<!-- IMAGE -->
The United States is committed to incorporating women’s issues into all aspects of its foreign policy, said Melanne Verveer, U.S. Ambassador-at-Large for Global Women’s Issues. In recent testimony before the Senate Foreign Relations committee, she said violence against women cannot be relegated to the margins of foreign policy. The scope of the problem makes it not only one of the largest and most entrenched humanitarian and development issues, but a security issue.
Around the world, the places that are the most dangerous for women also pose the greatest threats to international peace and security. The correlation is clear, said Ambassador Verveer: "where women are oppressed, governance is weak and terrorists are more likely to take hold." Women’s participation is a prerequisite for good governance, for rule of law, and for economic prosperity.

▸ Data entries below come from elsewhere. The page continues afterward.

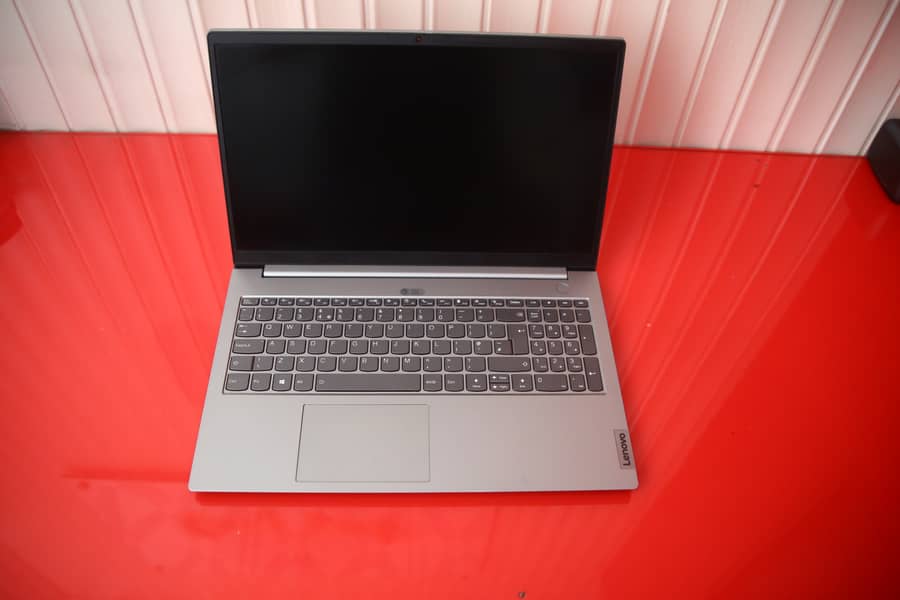 Lenovo 15G2 1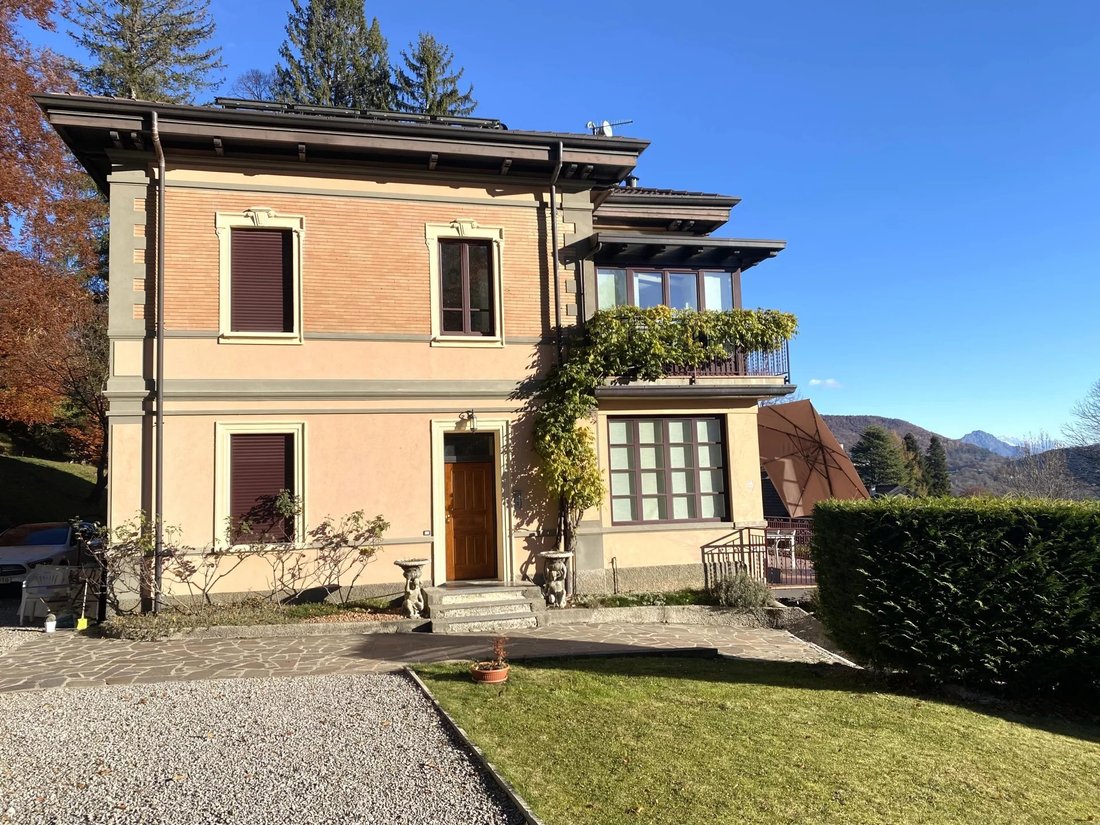 Villa in Lanzo d'Intelvi, Ramponio Verna, Lombardy 2 - 13535862
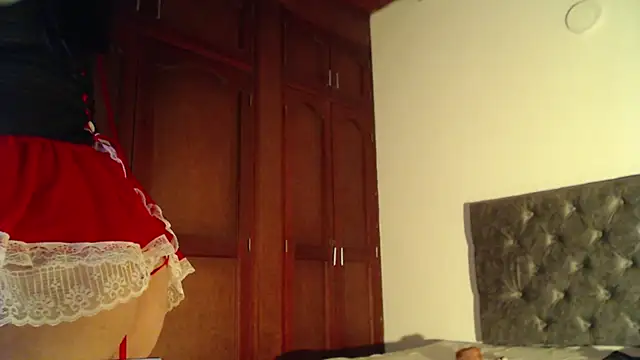 Snapshot of sweetsea_ chatting on 04-02-26, 11:08 sweetsea online show from 04-02-26, 11:08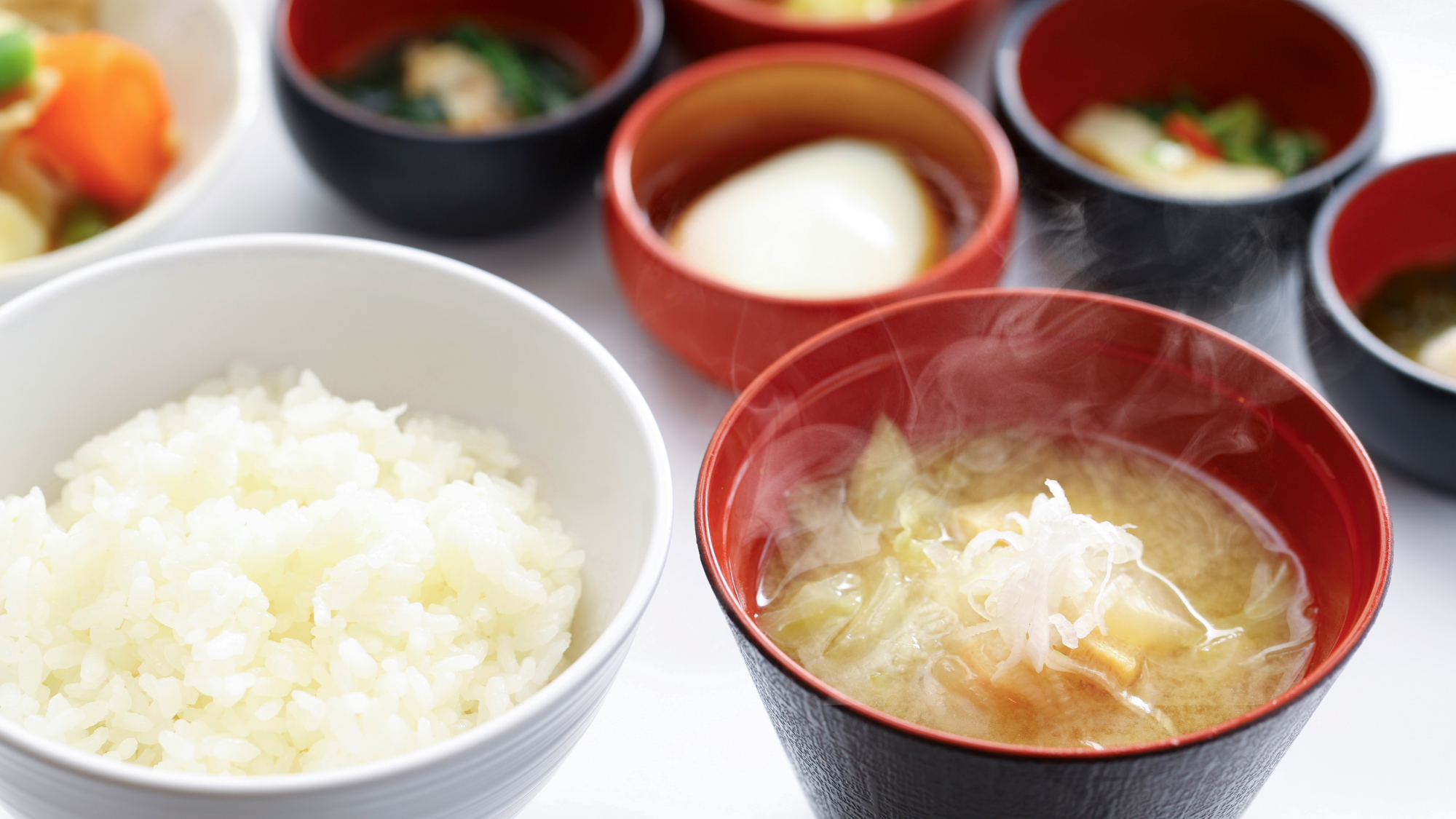 ■味噌汁　※季節によって異なります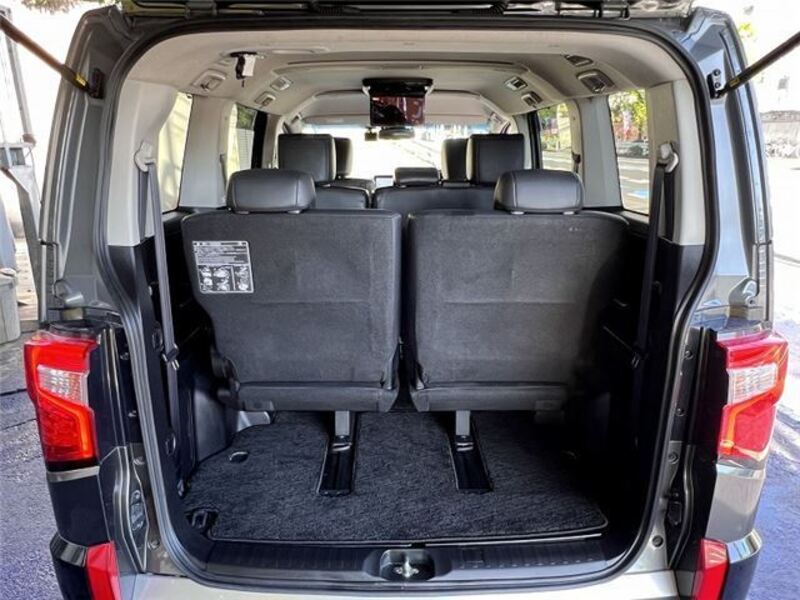 DELICA D5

"Preventing violence against women isn’t just the right thing to do," said Ambassador Verveer, "it’s also the smart thing to do." Studies have demonstrated that women are key drivers of economic growth and that investing in women yields enormous dividends. Women reinvest up to 90 percent of their income in their families and communities. And yet none of these benefits are possible unless girls are able to learn without fear and women are able to have autonomy over their own lives.

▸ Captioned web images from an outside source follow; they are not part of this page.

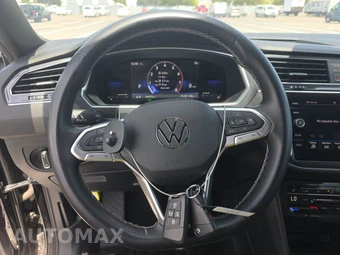 2022 Volkswagen Tiguan SE – miniatura 10
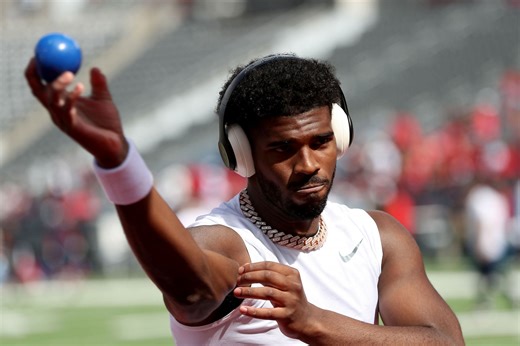 WATCH: Shedeur Sanders continues work to inspire young students, pays surprise high school visit in Boulder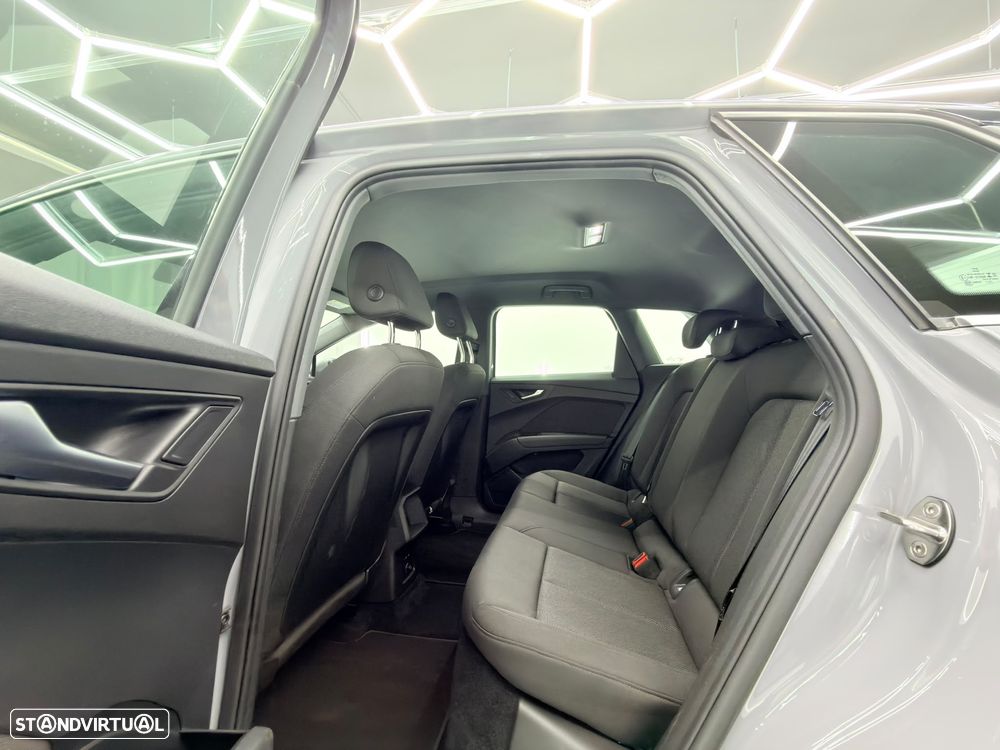 Audi Q4 e-tron 35 - 10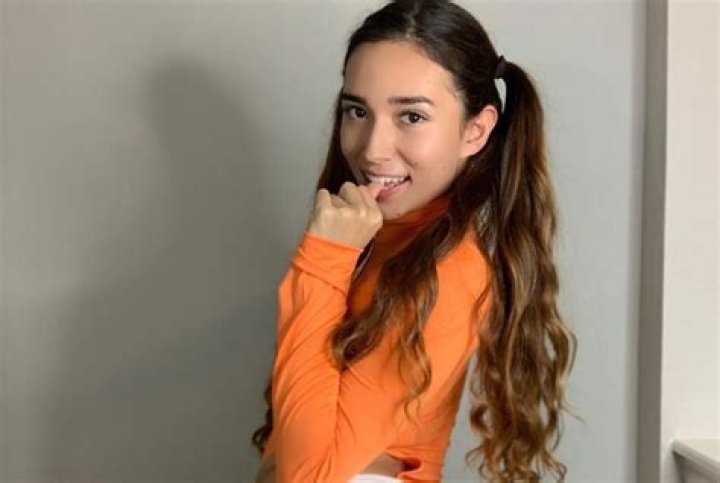 Who is Sam Slayre? All About The OnlyFans Model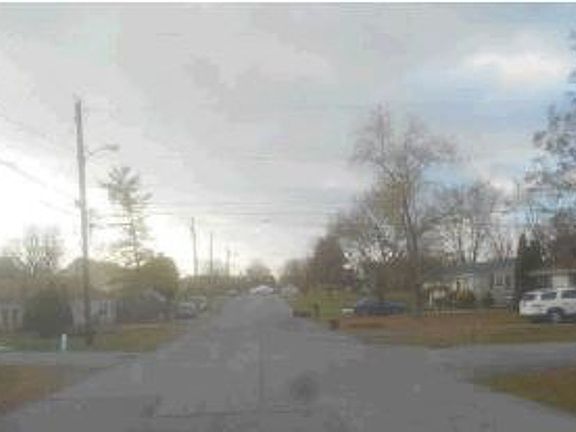 Exterior Neighborhood (street photo)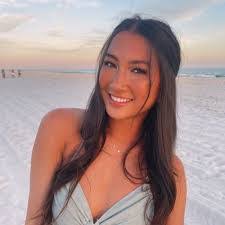 Tessa Grimm's Instagram, Twitter & Facebook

With this goal in mind, the U.S. initiated the small grants program to support gender equality in Afghanistan. The 3-year, $26.3 million program will provide technical support to non-governmental organizations focused on helping women. The U.S. also allocated $150 million in 2009 for Afghan women and girls.

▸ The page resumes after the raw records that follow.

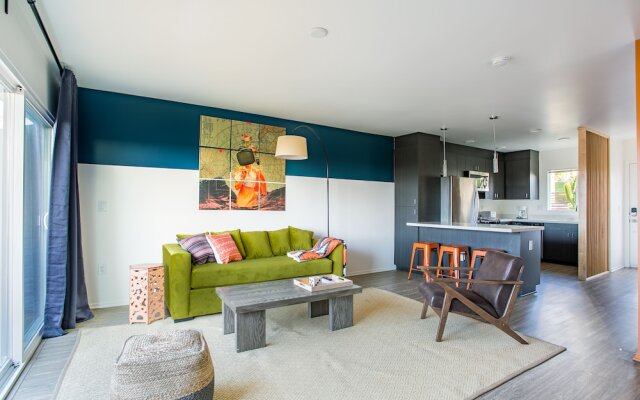 WanderJaunt Famosa 2BR Point Loma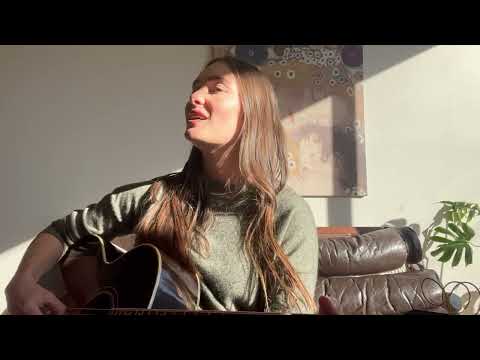 'Let Me Stay Here' - Lisa Mitchell LIVE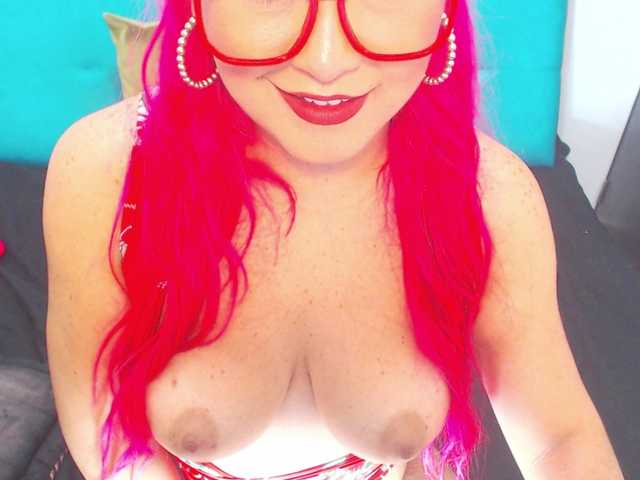 Capturas de pantalla de transmisión HoneyBunnyX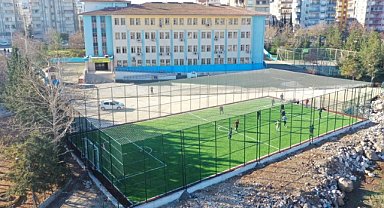 Esentepe’de gençler halı sahaya kavuştu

In the Democratic Republic of Congo, the U.S. is providing $17 million in funding to assist survivors of sexual and gender based violence in the country’s Eastern provinces.
Ultimately, said Ambassador Melanne Verveer, "the world needs to recognize that the problem of violence is, at its root, a manifestation of the low status of women and girls around the world. Ending the violence requires elevating their status and freeing their potential to be agents of change in their community."